Francis CABREL - In Extremis (2015)
Par GEGERS le 14 Juin 2015          Consultée 4937 fois

Pour Francis CABREL, un album sur deux est une gageure. L'artiste le reconnaît lui-même : après avoir donné naissance à un album qui semble avoir coulé de source, lui donner une suite et tenter d'égaler sa qualité lui paraît être une épreuve insurmontable. Depuis le début de sa carrière, l'artiste est hanté par l'angoisse de la page blanche. Pour autant, celui qui clamait au début de sa carrière qu'il se tairait une fois qu'il aurait l'impression d'avoir tout dit n'a toujours pas raccroché les crampons, même si lors de ses récentes interventions dans les médias il a annoncé être en train de 'préparer sa sortie».

Des roses et des orties, tout comme Hors-saison avant lui, étaient des albums qui coulaient de source. Les morceaux, savamment agencés et issus d'un même 'moule', d'un même processus de compositions, s'imbriquaient naturellement pour former un ensemble d'une qualité exceptionnelle. En bon perfectionniste taciturne, CABREL a ainsi bataillé pour donner une suite à son album de 2008. L'inspiration ne venant pas, ou celle-ci donnant naissance à des morceaux proches de l'univers de son idole Bob DYLAN, le chanteur décide de proposer son hommage à Zimmy avec Vise le ciel en 2012. La composition du second volet du conte musical Le Soldat rose l'occupe une année de plus, et puis, enfin, le natif d'Astaffort s’attelle à l'ouvrage.

Comme l'album Les beaux dégâts en 2004, In extremis témoigne d'un artiste en proie à des questionnements, faisant preuve d'une intranquillité déstabilisante. Pour autant, c'est avec un aplomb inédit qu'il nous fait face sur la pochette de l'album. Jamais son regard bleu profond n'a ainsi confronté celui de l'auditeur. Une pose à la Bernard LAVILLIERS qui mêle rigueur et tendresse, et attise la curiosité. Ce nouvel album n'est pourtant pas un album qui ose. Il s'agit bien là d'un album tranquille, enregistré à la maison (le Studio Ephémère d'Astaffort) en compagnie de compagnons de longue date. CABREL signe tout, textes et musiques, en bon artisan discret.

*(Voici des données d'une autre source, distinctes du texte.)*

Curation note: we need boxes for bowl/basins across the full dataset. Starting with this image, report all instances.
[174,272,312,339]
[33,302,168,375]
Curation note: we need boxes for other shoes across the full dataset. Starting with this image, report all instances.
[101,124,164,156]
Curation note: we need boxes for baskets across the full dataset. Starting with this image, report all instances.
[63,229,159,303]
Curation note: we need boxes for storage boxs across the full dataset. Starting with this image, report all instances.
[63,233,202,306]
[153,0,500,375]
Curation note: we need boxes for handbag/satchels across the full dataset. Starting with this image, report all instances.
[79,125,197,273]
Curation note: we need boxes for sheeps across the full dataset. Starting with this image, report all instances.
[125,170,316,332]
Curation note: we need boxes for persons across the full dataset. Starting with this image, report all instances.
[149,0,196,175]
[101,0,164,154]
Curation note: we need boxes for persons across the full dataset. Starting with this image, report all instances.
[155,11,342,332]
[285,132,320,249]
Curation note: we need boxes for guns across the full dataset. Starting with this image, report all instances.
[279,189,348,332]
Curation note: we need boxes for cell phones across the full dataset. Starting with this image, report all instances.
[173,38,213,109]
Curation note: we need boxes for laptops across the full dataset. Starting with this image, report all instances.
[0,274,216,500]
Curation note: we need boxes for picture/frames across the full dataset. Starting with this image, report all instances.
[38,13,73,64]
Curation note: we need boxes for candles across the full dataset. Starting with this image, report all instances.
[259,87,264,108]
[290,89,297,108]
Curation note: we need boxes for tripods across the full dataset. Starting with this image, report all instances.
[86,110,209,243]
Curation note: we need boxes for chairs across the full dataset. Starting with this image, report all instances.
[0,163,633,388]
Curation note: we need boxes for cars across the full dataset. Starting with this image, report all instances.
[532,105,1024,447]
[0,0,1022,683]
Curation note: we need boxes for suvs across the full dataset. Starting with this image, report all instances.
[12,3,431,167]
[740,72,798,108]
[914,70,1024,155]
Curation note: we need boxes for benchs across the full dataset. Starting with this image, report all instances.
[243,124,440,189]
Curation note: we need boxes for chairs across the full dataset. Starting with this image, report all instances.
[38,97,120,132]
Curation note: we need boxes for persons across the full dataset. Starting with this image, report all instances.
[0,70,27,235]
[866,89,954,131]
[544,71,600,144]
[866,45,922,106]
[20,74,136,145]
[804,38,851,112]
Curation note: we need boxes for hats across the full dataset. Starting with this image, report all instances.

Alors que Des roses et des orties bluffait par cette prise à la gorge immédiate, délicieuse et imprévue, In extremis a besoin de temps et de patience. Le ton se fait, en de rares occasions, énergique : "Dur comme fer", critique douce-amère des mensonges politiciens, rappelle, tant par le thème abordé que par la mélodie, "Le monde est sourd", titre introductif de l'album Hors-saison. Le morceau-titre, "In extremis", qui évoque pour sa part la mise à mort des langues régionales, l'Occitan en tête, permet à CABREL de renforcer un peu plus les influences country-folk qui ont bercé sa jeunesse et qu'il assume pleinement depuis les années 90. Très bon morceau, agrémenté d'un violon dansant lors de sa longue outro, voici qui constitue un des moments les plus enlevés.

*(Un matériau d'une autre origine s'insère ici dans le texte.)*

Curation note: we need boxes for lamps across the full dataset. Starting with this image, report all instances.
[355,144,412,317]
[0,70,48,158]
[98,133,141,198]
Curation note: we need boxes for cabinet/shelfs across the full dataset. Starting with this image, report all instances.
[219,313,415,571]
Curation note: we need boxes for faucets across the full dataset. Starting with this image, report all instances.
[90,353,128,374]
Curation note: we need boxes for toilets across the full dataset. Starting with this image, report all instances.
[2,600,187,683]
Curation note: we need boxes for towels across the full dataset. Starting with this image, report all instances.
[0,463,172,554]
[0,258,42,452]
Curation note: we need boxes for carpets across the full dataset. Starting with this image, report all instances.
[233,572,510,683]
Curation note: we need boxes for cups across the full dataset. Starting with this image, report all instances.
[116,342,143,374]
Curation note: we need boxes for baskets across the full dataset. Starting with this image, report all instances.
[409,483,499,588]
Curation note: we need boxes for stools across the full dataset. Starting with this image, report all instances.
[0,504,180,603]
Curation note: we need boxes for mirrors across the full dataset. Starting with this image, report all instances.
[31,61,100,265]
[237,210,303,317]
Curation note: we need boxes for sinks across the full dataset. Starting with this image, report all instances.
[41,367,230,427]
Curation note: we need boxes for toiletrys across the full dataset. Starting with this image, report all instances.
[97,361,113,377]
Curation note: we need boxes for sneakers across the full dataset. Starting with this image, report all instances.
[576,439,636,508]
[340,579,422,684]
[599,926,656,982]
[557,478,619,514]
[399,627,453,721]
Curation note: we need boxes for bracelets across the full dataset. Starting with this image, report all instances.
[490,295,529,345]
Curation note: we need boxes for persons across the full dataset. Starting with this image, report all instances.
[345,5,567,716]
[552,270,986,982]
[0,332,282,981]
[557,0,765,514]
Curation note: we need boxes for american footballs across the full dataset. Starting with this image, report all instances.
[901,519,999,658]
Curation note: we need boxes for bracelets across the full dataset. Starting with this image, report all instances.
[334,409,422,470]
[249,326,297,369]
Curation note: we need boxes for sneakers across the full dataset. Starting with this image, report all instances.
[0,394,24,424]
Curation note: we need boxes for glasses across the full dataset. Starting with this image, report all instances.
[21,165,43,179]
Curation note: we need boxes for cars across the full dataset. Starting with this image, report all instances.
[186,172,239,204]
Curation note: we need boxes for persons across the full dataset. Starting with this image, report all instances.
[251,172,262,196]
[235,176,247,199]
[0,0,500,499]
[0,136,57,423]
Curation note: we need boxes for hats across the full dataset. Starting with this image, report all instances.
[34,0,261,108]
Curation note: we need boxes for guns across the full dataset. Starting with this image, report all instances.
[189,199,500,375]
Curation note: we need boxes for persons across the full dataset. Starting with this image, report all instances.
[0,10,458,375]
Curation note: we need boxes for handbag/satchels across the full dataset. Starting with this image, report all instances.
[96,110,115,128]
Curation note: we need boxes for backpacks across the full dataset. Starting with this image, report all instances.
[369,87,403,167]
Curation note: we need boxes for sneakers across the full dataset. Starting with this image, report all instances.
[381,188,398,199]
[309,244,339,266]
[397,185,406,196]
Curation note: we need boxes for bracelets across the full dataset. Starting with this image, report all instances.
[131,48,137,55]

Le reste de l'album s'avère bien moins engageant. Les tempi se font lents, le ton désabusé, d'une mélancolie teintée de profonde tristesse (celle que l'on peut déceler dans son regard bleu?). Si l'amour se voit abordé de manière frontale (chose que n'avait plus fait l'artiste depuis l'immense succès de "Je t'aimais, je t'aime, je t'aimerai" en 1994), "A chaque amour que nous ferons" dégage également une impression désabusée, loin de l'engouement mélodique que pouvait laisser espérer un tel texte. De même, "Dans chaque coeur", mise en texte de crucifixion du Christ, se fait presque atmosphérique dans sa lenteur. Si les rimes restent un délice, la pertinence de la mise en musique fait question. Loin de la flamboyance de l'album précédent, il faut donc ici un peu gratter, chercher les perles. Celles-ci existent bel et bien : "Le pays d'à côté", fable écologiste agrémentée de choeurs africains séduisants, est sans doute le morceau le plus réussi de l'album. "Azincourt", narration poétique de la bataille du même nom, est d'une beauté difficilement descriptible, tout comme "Les tours gratuits", ode mélancolique de CABREL à ses filles devenues grandes, qui ont désormais quitté le nid.

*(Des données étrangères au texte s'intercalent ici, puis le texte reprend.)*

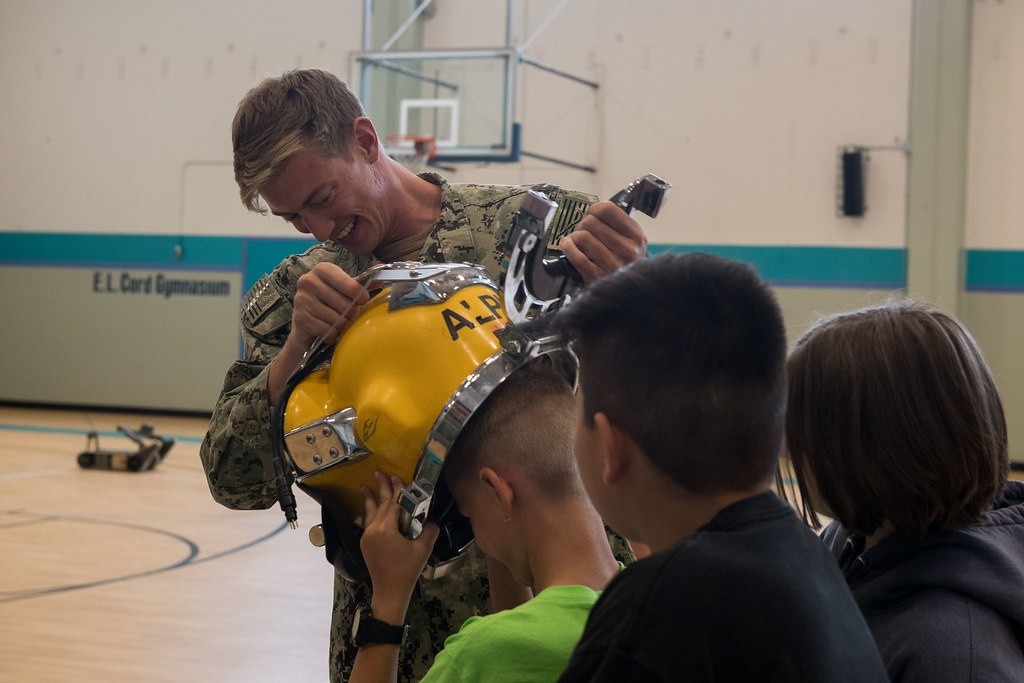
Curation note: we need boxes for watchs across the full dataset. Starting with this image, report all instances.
[350,603,409,647]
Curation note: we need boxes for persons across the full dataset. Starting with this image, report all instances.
[348,367,628,683]
[631,301,1024,683]
[550,251,888,683]
[201,69,648,683]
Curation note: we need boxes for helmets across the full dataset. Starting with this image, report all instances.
[274,254,581,575]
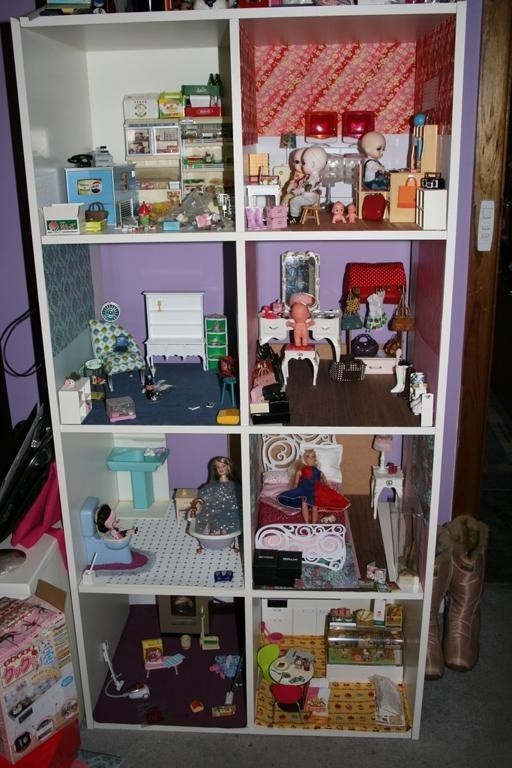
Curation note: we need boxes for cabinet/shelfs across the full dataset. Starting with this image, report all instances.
[8,1,484,742]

Le ton est calme, CABREL se met parfois à scander et parler autant qu'il chante. La voix est devenue certes moins puissante, mais la fébrilité et la délicatesse qui faisaient son sel sont toujours présentes. Comme sur "La robe et l'échelle", le chanteur utilise sa voix 'doublée', même si le résultat est cette fois moins convaincant. Un hommage rock-bluesy à Mandela ("Mandela, pendant ce temps") apporte un peu de variété, tout comme le piano de "La voix du crooner", ballade blues aux faux airs autobiographiques, d'une grande tristesse, évoque des ambiances de bar enfumé.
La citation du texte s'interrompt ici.